Hello Dev,
Hope you are doing good !
As mentioned in the last mail, we thoroughly researched these load
balancing technology stacks
1. Consul (Service discovery), Consul Template + Ha-proxy for load
balancing
2. Consul (Service Discovery) and Fabio for load balancing
Here are the observations we made,
* Though consul + Fabio is an optimal stack for load balancing HTTP/S
traffic, but as the API uses Apache Thrift for RPC interactions, it
becomes messy to use Fabio to load balance plain TCP traffic
(TProtocol traffic is not supported by any load-balancer, hence
moving one layer below)
* We are setting up the other stack now, will soon post some test
graphs to get a good idea of performance.
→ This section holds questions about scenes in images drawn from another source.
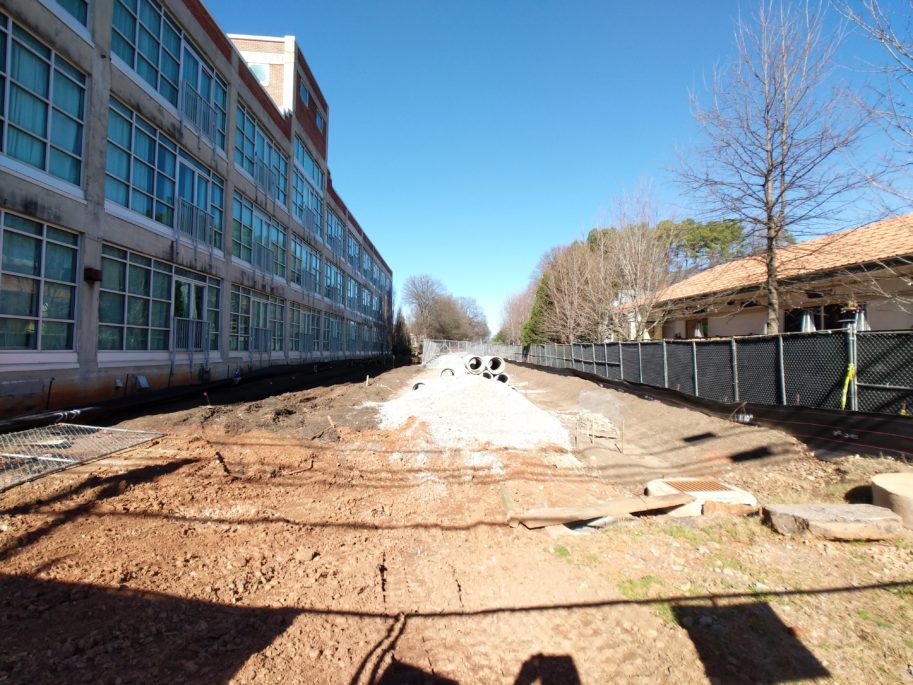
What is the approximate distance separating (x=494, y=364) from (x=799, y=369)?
1232 cm

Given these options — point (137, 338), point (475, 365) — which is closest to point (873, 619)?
point (137, 338)

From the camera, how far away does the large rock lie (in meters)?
4.03

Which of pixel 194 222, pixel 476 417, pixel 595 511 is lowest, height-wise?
pixel 595 511

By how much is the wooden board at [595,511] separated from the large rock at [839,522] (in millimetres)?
1014

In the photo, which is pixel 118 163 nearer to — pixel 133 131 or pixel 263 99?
pixel 133 131

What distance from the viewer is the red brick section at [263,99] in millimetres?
16281

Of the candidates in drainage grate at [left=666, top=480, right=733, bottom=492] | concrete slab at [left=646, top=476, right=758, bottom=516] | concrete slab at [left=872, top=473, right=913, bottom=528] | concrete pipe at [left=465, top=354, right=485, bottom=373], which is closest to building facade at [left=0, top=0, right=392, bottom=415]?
concrete pipe at [left=465, top=354, right=485, bottom=373]

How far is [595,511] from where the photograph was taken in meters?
5.07

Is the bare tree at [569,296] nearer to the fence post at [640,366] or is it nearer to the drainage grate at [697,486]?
the fence post at [640,366]

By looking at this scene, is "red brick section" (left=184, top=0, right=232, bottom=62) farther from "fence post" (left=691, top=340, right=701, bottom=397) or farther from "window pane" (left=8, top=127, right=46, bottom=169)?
"fence post" (left=691, top=340, right=701, bottom=397)

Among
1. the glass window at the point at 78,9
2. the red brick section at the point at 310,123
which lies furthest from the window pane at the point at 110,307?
the red brick section at the point at 310,123

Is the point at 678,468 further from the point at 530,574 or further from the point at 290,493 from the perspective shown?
the point at 290,493

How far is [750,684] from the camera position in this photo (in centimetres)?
262

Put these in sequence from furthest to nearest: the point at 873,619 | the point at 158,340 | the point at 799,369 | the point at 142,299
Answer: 1. the point at 158,340
2. the point at 142,299
3. the point at 799,369
4. the point at 873,619
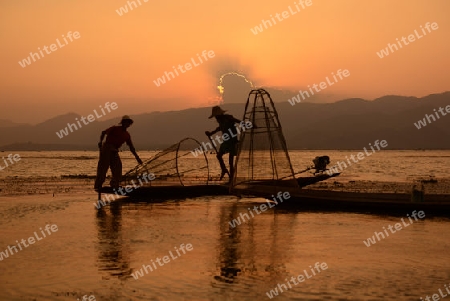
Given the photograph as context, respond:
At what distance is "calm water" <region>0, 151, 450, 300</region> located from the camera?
23.8 feet

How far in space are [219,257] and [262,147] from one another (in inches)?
375

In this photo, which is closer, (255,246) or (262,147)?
(255,246)

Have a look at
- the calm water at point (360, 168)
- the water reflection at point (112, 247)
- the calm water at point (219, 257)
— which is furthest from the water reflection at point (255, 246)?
the calm water at point (360, 168)

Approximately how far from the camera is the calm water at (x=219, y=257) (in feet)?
23.8

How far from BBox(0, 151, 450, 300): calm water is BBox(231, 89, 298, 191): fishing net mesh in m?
2.81

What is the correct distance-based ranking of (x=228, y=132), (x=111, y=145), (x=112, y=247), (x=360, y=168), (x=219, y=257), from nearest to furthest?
(x=219, y=257) → (x=112, y=247) → (x=111, y=145) → (x=228, y=132) → (x=360, y=168)

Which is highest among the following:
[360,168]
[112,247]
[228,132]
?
[228,132]

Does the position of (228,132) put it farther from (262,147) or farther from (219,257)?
(219,257)

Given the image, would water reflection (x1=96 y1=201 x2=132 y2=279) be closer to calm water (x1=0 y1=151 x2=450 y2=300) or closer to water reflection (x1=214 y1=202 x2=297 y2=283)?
calm water (x1=0 y1=151 x2=450 y2=300)

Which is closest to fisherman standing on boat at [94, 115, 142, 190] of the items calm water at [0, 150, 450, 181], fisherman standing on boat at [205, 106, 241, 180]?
fisherman standing on boat at [205, 106, 241, 180]

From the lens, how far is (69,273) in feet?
27.0

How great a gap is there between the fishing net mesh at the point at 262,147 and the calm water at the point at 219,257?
2.81 m

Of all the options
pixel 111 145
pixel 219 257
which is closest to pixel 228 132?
pixel 111 145

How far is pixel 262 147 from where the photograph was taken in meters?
18.6
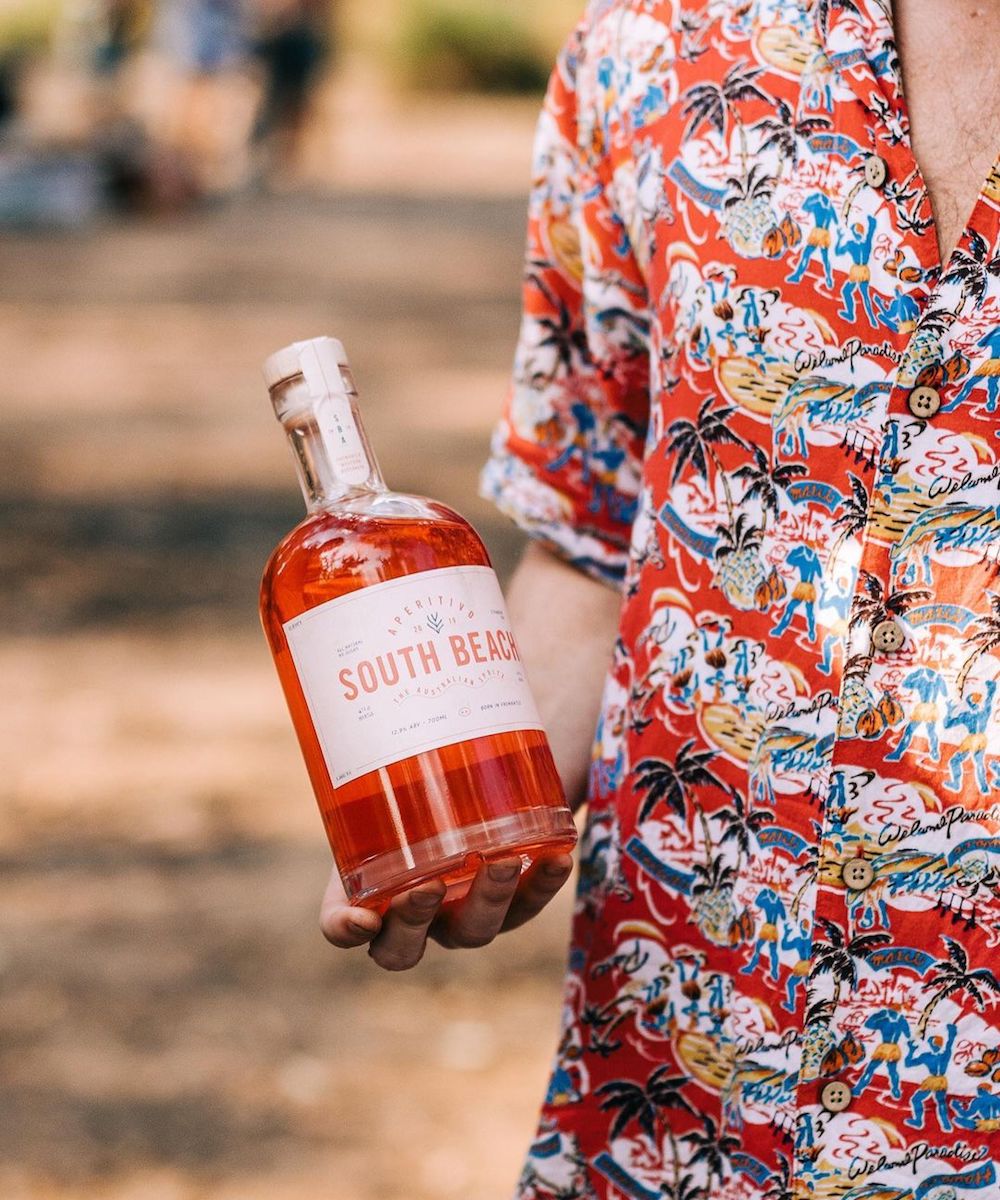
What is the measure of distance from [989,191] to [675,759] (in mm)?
526

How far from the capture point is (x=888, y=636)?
1.22 metres

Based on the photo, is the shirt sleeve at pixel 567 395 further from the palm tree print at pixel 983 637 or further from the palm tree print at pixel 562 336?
the palm tree print at pixel 983 637

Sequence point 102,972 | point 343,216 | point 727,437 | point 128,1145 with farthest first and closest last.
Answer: point 343,216
point 102,972
point 128,1145
point 727,437

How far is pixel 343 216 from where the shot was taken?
13469 millimetres

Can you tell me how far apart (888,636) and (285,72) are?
49.0ft

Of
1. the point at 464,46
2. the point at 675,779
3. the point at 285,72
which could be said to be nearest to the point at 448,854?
the point at 675,779

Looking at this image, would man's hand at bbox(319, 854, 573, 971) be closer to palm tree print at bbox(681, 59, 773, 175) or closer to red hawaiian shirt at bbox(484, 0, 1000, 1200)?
red hawaiian shirt at bbox(484, 0, 1000, 1200)

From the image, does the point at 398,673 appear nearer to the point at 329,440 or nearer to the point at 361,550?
the point at 361,550

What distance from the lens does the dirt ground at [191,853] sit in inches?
139

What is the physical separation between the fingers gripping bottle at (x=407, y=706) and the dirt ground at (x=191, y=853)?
7.89 feet

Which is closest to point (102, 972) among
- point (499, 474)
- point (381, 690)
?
point (499, 474)

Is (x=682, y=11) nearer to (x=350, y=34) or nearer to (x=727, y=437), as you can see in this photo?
(x=727, y=437)

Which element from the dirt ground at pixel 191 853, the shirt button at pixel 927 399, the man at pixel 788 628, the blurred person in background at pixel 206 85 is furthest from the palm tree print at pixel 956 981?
the blurred person in background at pixel 206 85

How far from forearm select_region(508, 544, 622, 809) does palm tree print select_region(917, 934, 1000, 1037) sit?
40 cm
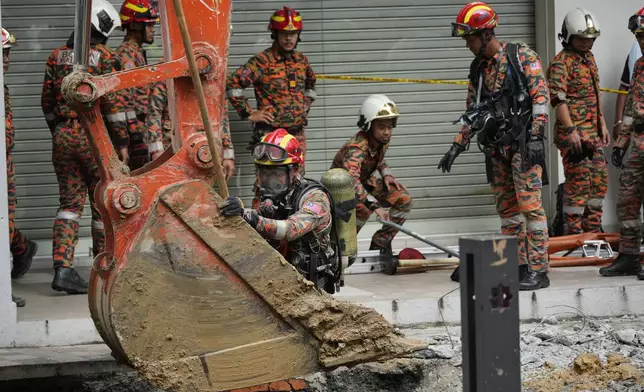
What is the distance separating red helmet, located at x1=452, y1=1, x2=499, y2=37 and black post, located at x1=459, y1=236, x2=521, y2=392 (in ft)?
15.7

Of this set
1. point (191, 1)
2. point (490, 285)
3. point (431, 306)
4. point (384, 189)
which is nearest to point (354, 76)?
point (384, 189)

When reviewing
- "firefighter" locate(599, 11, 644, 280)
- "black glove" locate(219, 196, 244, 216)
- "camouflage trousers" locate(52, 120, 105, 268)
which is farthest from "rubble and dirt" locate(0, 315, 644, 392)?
"camouflage trousers" locate(52, 120, 105, 268)

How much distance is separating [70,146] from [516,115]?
346 centimetres

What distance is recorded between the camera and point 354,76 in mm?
12320

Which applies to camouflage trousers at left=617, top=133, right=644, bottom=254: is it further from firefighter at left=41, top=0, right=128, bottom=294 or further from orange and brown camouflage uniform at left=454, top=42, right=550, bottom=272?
firefighter at left=41, top=0, right=128, bottom=294

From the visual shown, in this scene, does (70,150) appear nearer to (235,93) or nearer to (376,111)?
(235,93)

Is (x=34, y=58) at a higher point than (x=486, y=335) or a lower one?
higher

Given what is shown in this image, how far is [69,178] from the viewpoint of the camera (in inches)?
374

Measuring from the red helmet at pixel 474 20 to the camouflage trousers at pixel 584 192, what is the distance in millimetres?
2600

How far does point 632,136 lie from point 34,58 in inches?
223

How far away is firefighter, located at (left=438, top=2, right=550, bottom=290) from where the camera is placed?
8945mm

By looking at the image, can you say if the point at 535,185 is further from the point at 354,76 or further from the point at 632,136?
the point at 354,76

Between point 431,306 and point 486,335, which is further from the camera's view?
point 431,306

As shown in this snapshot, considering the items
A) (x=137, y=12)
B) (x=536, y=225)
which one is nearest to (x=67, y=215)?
(x=137, y=12)
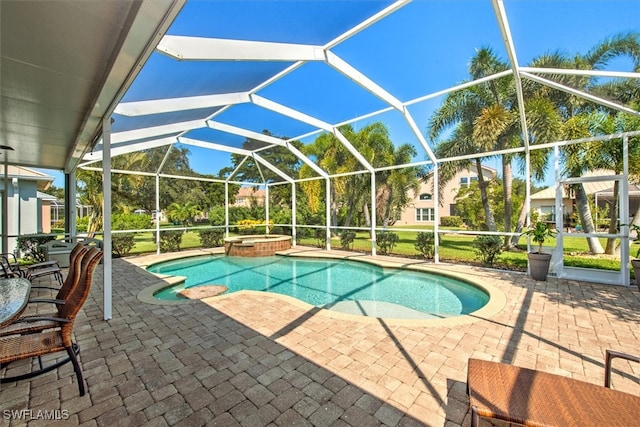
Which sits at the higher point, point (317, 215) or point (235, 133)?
point (235, 133)

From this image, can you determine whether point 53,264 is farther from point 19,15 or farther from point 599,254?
point 599,254

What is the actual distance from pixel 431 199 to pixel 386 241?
778 cm

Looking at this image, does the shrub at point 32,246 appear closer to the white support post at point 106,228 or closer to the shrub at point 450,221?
the white support post at point 106,228

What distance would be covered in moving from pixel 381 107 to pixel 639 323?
6325 mm

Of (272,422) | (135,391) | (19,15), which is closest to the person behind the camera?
(272,422)

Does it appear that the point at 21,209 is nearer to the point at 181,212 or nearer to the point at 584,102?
the point at 181,212

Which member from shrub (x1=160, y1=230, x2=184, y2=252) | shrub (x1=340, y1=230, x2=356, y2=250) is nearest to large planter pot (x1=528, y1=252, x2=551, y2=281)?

The other criticism we received was, our Software Defined Environment is
not cloud agnostic, we heavily depend on AWS specific functionalities to
achieve our infrastructure setup, after some research, we have come up
with a solution to this problem. I agree that, we use AWS AutoScale
group to achieve fault tolerance, but similar technologies are available
in all major cloud platforms, what we needed is a unified platform to
manage all the clouds.
*Terraform - *(https://www.terraform.io/), This is an cloud agnostic
open source tool for building, changing, and versioning infrastructure
safely and efficiently. It *supports* all the major cloud platforms
including *AWS*, *Google Cloud*, *OpenStack* and also *In-House
servers*. This makes managing the cloud infrastructure easy and clean. I
have created an AWS stack using Terraform and everything looks good, I
will upload the code and related wiki soon to GitHub . Meanwhile, I gets
me really excited that Terraform allows *multiple providers at once*
i.e. We can provision AWS as well as OpenStack infrastructure with a
simple JSON file, all at one place. Moreover, Terraform *maintains
versioning of infrastructure code*, hence changing or evolving the
infrastructure to meet new demands is a simple task.
Please keep an eye on this GitHub Repository
(https://github.com/airavata-courses/spring17-API-Server) as new content
will be posted soon.
Thanks and best Regards,
*Anuj Bhandar*
MS Computer Science
Indiana University Bloomington
On 1/24/17 1:38 PM, Anuj Bhandar wrote:
Hello Dev,
Hope you are doing well !
As we all know, Airavata's popularity is growing as a middleware
provider for HPC clusters, it is time to upgrade our architecture to
meet the demands, described below is one such area which needs
attention and followed by some plausible solutions.
API gateway, which provides abstraction and security to several
underlying micro-services is a single point of failure for accessing
the middleware functionality, it needs to be addressed by introducing
a load balancer and a fault tolerant Software Defined Environment
(SDE). We are trying to implement some solutions and try out the
popular stacks, below is a brief description of the same:
*Environment (SDE)* : An AWS SDE with one AutoScaling group,
containing two spot instances to deploy the api-gateway, fault
tolerance is handled inherently with AutoScaling feature i.e, in the
event of failure the a new instance is spawned automatically with all
the data needed to start the server upon startup, for more info on
this, a detailed wiki is written :
https://github.com/airavata-courses/spring17-API-Server/wiki/Environment-(SDE).
Please note that this environment is meant for development and not
production ready, more features will be added later.
*Load-balancing*: As stage is set for deploying load balancer, below
are some of the plausible combinations we think can be suitable for
our scenario,
1. *Consul* (https://www.consul.io/) for service discovery and
*Consul Template + HAproxy* for load balancing.
2. *Consul + Fabio:* Fabio is a open source software router/load
balancer that directly interacts with Consul to load balance
services. It dynamically updates the services and doesn't require
restart for configuration changes. In that sense it provides true
zero downtime.
3. *Serf + HAproxy: *Serf is one of the core algorithms used in
Consul, in a sense that all servers that have serf installed
create a mesh network and each member is aware of every other
member. This is a highly available network with no masters or
slaves, only peers. So there is no single point of failure.
Your valuable feedback is needed on above mentioned stacks, we are
trying to setup the first two options to compare the results, will
keep you all updated on the progress.
Thanks and best regards,
*Anuj Bhandar*
MS Computer Science
Indiana University Bloomington